Extrait fourni -
La Compagnie pétrolière nationale libyenne (NOC) a signé un protocole d’accord avec la compagnie pétrolière publique turque TPAO pour mener une étude géologique et géophysique de quatre zones offshore, a annoncé mercredi la NOC.
« Des discussions ont également eu lieu concernant la réalisation d’une étude sismique bidimensionnelle (10 000 km de long) et le traitement des données résultant de ces études dans un délai n’excédant pas neuf mois », a indiqué la compagnie pétrolière publique libyenne dans un communiqué.
La NOC a indiqué que l’accord avait été signé à Istanbul par les dirigeants des deux compagnies. Elle n’a fourni aucun autre détail.
Mercredi également, le Premier ministre grec Kyriakos Mitsotakis a réaffirmé que le protocole maritime turco-libyen était « inacceptable, illégal et sans fondement », soulignant une fois de plus qu’il n’avait aucune valeur juridique. Il a tenu ces propos lors d’une conférence de presse à l’issue du sommet de l’OTAN à La Haye.

Consigne 1 - Dressez la liste de toutes les organisations nommées dans l'article sur l'accord pétrolier turco-libyen.
Consigne 2 - Poursuivez l'article sur l'accord pétrolier turco-libyen à partir de sa dernière phrase.

Données fournies -
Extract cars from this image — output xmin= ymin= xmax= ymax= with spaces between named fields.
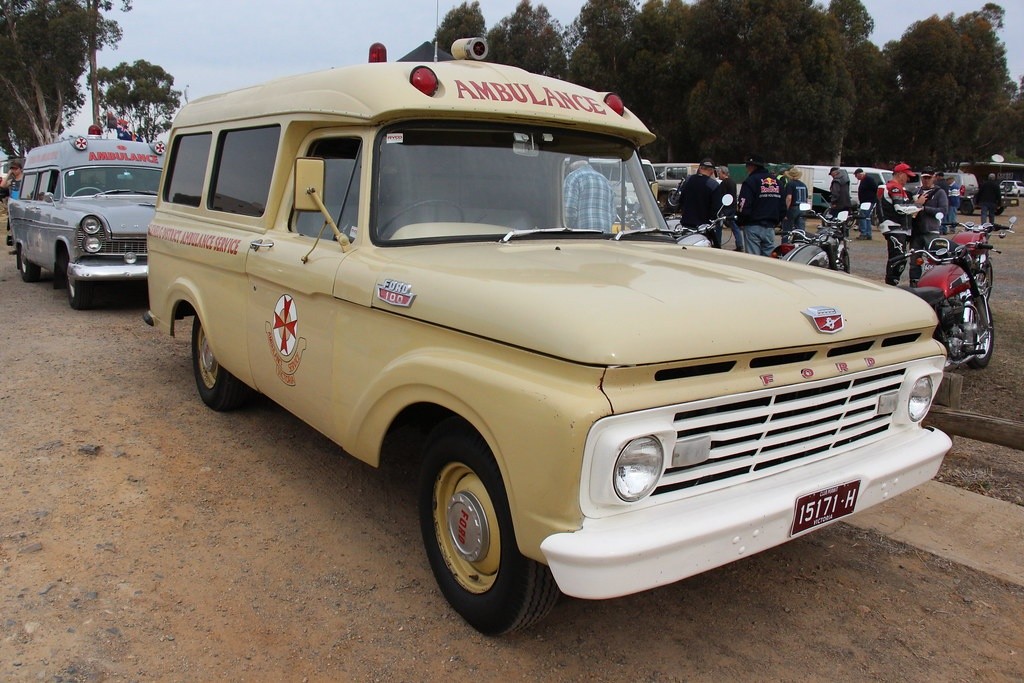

Réponse 1 -
- Compagnie pétrolière nationale libyenne (NOC)
- TPAO, la compagnie pétrolière publique turque
- OTAN

Réponse 2 -
Athènes maintient cette position en grande partie parce que l’accord turco-libyen ignore la présence de la Crète, les cartes turques et libyennes attribuant la majeure partie de la zone maritime au sud de l’île grecque à la Libye et une plus petite partie à la Turquie.
La Grèce fera à nouveau pression pour que sa position soit incluse dans les conclusions du prochain sommet du Conseil européen, qui débute jeudi à Bruxelles.
Mitsotakis a également eu de brefs entretiens avec le président turc Recep Tayyip Erdogan en marge du sommet de l’OTAN, déclarant que « les questions qui devaient être soulevées » avaient été abordées.